Set out the records from their start through the line that contains "225 centimetres" as a JSON list of strings, one string per line, leaving out blank lines.
— start DATA SHOWN —
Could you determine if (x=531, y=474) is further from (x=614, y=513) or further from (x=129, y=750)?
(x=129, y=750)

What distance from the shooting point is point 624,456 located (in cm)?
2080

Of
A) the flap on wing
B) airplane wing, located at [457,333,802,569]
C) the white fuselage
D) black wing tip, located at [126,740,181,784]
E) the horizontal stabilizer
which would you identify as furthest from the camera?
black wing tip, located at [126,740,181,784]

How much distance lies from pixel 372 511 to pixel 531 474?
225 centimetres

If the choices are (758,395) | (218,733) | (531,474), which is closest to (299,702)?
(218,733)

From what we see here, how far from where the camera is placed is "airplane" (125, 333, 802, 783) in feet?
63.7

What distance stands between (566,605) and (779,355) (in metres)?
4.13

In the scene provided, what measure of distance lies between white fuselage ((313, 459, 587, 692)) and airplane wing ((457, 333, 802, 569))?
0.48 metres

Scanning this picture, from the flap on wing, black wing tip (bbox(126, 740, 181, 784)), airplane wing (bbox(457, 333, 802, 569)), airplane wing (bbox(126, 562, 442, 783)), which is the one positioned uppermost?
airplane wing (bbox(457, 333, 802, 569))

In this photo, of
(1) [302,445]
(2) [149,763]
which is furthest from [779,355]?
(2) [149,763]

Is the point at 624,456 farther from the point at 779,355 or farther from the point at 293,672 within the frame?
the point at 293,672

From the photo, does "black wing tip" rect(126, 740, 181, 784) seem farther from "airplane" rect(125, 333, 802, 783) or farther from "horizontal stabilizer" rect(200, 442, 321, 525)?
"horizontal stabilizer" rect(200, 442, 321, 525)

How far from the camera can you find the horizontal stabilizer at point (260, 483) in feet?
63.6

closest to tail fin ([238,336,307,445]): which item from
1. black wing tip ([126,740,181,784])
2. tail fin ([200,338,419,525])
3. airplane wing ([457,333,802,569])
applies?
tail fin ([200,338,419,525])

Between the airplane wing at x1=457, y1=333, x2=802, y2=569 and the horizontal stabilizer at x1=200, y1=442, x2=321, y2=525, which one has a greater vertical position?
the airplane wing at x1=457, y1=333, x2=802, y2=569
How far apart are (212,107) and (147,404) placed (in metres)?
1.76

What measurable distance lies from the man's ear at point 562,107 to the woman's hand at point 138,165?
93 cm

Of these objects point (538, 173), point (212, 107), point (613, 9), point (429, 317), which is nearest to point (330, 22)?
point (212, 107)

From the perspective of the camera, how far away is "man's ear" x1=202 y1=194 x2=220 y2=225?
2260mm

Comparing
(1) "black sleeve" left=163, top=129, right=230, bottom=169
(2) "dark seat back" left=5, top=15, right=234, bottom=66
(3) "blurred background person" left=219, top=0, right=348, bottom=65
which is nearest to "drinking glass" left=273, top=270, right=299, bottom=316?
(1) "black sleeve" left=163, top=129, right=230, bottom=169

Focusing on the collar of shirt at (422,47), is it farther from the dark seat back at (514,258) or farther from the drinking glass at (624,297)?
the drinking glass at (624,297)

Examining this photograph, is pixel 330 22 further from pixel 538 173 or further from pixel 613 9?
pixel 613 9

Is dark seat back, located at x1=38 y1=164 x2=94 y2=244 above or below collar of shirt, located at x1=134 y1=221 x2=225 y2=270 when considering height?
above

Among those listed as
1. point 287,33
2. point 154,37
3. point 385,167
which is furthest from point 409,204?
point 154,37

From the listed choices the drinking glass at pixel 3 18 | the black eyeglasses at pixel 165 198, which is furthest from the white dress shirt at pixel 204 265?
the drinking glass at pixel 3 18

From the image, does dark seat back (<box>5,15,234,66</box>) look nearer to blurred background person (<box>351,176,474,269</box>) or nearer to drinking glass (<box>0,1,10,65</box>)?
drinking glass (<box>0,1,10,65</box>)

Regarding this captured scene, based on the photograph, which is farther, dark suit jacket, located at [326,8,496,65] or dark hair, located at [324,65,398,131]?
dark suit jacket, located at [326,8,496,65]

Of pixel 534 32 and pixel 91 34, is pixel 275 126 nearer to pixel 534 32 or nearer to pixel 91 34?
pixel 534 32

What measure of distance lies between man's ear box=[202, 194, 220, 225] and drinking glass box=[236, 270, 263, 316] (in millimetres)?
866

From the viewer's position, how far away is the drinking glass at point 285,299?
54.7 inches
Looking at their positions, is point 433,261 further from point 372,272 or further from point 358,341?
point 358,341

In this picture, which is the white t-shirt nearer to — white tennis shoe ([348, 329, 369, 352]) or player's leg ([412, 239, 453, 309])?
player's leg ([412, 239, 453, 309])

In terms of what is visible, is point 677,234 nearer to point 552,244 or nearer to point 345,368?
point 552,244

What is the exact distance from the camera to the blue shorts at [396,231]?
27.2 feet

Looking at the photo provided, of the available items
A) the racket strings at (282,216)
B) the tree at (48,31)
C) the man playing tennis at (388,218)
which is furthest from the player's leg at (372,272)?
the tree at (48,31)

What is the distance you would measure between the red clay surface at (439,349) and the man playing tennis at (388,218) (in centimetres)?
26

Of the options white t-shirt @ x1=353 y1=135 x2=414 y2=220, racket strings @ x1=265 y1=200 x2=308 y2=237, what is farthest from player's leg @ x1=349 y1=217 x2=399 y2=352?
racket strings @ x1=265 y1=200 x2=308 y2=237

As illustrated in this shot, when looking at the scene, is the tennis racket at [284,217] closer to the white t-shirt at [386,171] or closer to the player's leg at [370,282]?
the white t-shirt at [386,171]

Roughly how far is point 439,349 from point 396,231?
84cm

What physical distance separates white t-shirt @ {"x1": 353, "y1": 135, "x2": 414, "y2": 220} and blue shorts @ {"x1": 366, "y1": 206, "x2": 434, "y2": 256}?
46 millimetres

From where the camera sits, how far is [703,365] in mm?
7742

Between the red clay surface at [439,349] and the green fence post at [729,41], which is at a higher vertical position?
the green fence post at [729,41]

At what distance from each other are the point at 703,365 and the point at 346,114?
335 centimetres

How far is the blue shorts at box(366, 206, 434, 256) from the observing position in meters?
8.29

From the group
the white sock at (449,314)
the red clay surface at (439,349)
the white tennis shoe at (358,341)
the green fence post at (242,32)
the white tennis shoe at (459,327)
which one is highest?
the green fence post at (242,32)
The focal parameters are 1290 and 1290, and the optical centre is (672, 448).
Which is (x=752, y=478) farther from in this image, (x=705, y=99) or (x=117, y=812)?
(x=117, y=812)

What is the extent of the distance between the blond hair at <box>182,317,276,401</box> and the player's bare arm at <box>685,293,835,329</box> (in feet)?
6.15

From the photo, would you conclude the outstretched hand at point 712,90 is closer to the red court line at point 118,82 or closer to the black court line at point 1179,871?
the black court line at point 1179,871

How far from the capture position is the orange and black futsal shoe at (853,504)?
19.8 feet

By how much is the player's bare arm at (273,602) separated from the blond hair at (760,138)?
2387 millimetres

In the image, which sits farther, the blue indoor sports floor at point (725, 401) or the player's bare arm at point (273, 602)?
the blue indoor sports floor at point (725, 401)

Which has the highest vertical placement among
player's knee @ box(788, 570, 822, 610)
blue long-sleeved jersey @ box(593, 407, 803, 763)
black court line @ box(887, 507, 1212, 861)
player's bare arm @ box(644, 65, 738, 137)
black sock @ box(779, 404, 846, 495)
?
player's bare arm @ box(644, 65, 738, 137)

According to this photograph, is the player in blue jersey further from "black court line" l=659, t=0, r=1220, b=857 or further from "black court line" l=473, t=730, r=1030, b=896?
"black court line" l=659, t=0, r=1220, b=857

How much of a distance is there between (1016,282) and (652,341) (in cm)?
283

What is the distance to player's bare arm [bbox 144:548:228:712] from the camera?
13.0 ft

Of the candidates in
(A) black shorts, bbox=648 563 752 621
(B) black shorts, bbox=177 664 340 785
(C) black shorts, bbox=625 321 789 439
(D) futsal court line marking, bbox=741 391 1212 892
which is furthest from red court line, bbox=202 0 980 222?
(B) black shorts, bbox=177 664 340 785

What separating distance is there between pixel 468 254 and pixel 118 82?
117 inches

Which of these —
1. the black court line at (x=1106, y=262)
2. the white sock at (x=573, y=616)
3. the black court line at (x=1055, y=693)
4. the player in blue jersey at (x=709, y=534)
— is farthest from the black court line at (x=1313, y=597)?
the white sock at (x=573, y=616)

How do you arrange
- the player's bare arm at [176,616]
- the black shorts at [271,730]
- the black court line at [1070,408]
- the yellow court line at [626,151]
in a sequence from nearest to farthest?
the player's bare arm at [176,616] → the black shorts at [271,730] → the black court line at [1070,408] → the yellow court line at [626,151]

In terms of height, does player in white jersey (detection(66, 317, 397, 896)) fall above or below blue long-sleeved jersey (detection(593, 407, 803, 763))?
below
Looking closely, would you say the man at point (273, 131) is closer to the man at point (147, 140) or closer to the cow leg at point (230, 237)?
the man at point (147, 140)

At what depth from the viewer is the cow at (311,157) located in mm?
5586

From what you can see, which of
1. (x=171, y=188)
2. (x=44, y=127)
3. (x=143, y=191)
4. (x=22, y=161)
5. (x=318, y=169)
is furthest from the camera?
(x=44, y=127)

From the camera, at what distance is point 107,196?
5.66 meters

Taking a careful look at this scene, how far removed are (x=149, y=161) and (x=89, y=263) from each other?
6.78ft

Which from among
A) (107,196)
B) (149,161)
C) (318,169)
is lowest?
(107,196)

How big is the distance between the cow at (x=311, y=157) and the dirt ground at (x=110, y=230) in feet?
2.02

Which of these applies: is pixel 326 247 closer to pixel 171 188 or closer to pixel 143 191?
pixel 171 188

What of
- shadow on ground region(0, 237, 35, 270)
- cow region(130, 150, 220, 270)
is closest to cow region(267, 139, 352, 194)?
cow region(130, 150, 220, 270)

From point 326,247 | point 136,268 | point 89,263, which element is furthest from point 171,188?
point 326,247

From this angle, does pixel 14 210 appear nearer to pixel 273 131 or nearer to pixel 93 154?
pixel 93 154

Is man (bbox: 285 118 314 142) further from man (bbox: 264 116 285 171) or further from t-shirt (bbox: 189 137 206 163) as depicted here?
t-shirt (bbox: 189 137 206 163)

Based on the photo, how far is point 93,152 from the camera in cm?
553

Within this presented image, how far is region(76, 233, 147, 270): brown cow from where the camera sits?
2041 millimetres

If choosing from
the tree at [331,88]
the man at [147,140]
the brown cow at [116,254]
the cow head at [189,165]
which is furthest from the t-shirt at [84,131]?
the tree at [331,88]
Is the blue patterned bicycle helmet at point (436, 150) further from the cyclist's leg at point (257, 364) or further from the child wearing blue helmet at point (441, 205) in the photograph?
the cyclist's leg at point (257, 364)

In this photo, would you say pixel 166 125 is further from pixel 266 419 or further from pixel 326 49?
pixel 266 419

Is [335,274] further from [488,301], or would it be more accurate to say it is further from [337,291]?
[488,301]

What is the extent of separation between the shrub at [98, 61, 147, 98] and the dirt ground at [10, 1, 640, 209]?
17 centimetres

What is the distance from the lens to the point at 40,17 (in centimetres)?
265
— end DATA SHOWN —
## FINAL ANSWER
[
  "Could you determine if (x=531, y=474) is further from (x=614, y=513) or further from (x=129, y=750)?",
  "(x=129, y=750)",
  "What distance from the shooting point is point 624,456 located (in cm)?",
  "2080",
  "Of",
  "A) the flap on wing",
  "B) airplane wing, located at [457,333,802,569]",
  "C) the white fuselage",
  "D) black wing tip, located at [126,740,181,784]",
  "E) the horizontal stabilizer",
  "which would you identify as furthest from the camera?",
  "black wing tip, located at [126,740,181,784]",
  "How much distance lies from pixel 372 511 to pixel 531 474?",
  "225 centimetres"
]